Before running the command replace <PASSWORD> with a password of your choice that will be used to login to the Rstudio server.
sudo docker run --rm --name cont_scrna_data_analysis -d -p 8888:8787 -v /$WORKING_DIR:/$WORKING_DIR -e PASSWORD=<PASSWORD> -e USER=$(whoami) -e USERID=$(id -u) -e GROUPID=$(id -g) scrna_data_analysis
Step 6:
In an Internet browser, use the url : http://127.0.0.1:8888 to connect to the Rstudio server.
Use the name of the user session your are working with and your chosen password to login.
Step 7:
Create a new Rstudio project using the path to the "MIlab_EC_scRNA_thymus" folder as your Existing Directory. In doing so, a "MIlab_EC_scRNA_thymus.Rproj" file will be created.
In RStudio: File > New Project > Existing Directory > Browse > "MIlab_EC_scRNA_thymus" > Select Folder > Create Project
NOTE: It's important to create a new Rstudio project using the cloned git repository because we will be using the here
package to identify the top-level directory (.Rproj file) and build paths relative to it throughout the analysis.
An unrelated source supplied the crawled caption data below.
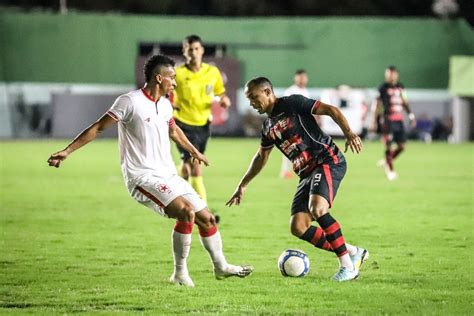 Volante Lamenta Derrota Mas Confia Em Rea O Do Rio Branco Ac Temos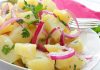krompir salata potato salad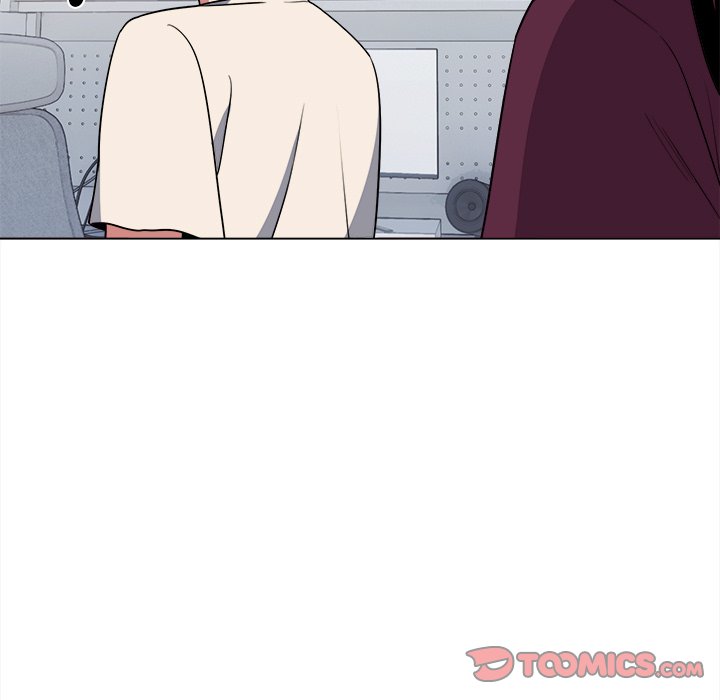 Someone Stop Her! - UNCENSORED - episode 5 - 159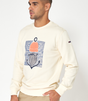 SUDADERA BATELA A1851 1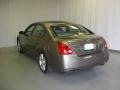 Spirited Bronze Pearl - Maxima 3.5 SL Photo No. 20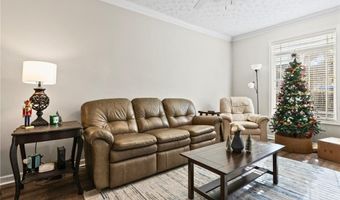 413 JACK HAMPTON Dr, Auburn, AL 36830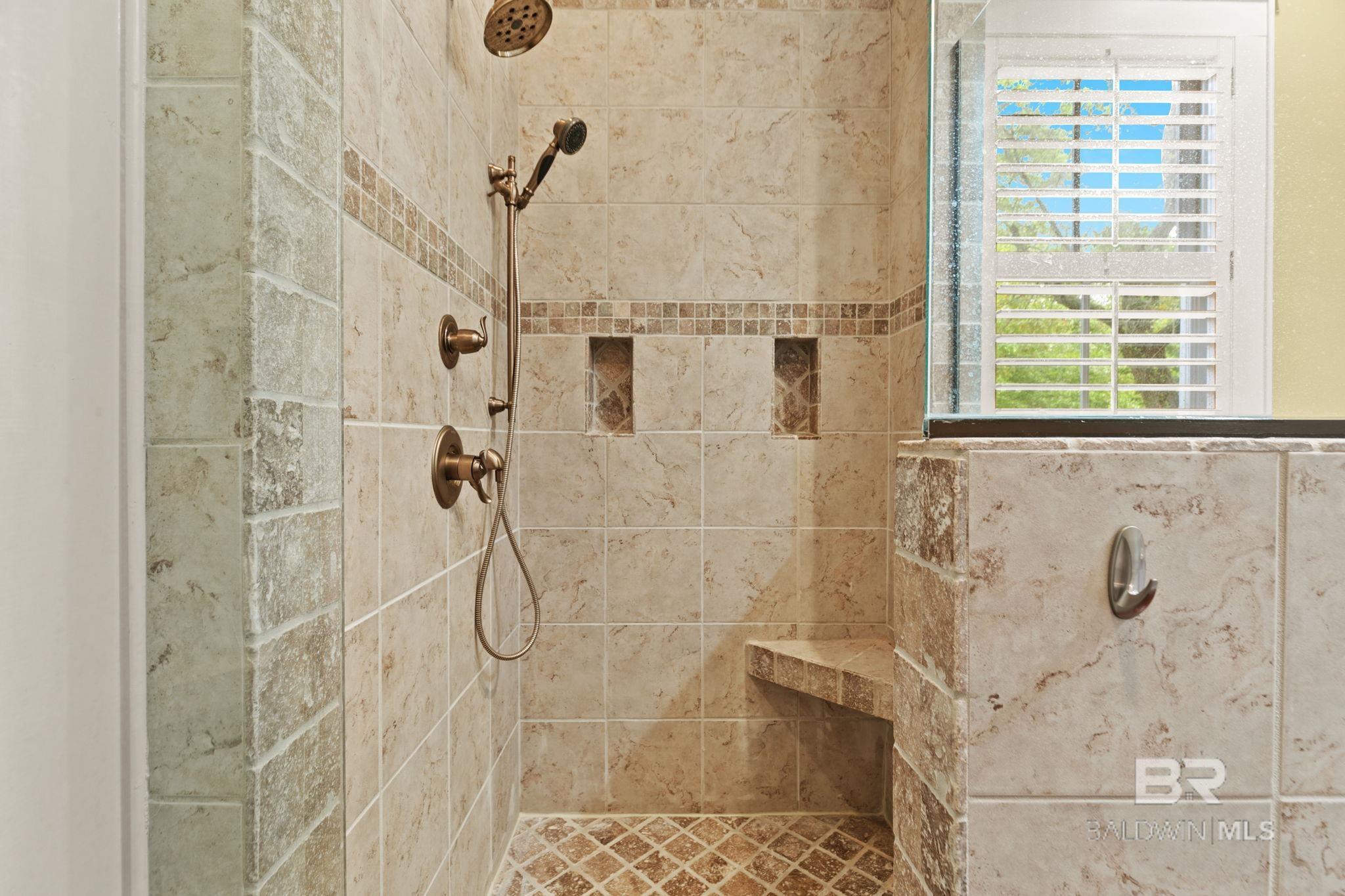 14629 Scenic Highway 98, Fairhope, AL, 36532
This prevents us from using absolute paths and makes switching from one operating system to another easier.
You can learn more about the here
package in this post: https://software.cqls.oregonstate.edu/tips/posts/r-tips-here-package/#:~:text=The%20here%20package%20builds%20your,top%2Dlevel%20project%20directory
Step 8:
We're almost ready to run the analyses!
In the Rstudio session, open the "MIlab_EC_scRNA_thymus.Rproj" file and run the following in the console.
library(here)
You should see something similar to this, listing the path to the "MIlab_EC_scRNA_thymus" folder on your computer.
here() starts at /home/chevallier/Desktop/projects/MIlab/MIlab_EC_scRNA_thymus
Step 9:
Everything is now set for you to run the analyses. The container is connected to the WORKING_DIR you defined and you have access to all the files in the Rstudio environment. Go to the folder of your choice and start exploring.
NOTE: All scripts in the 00_scripts
subfolders are ordered numerically and should be run as so.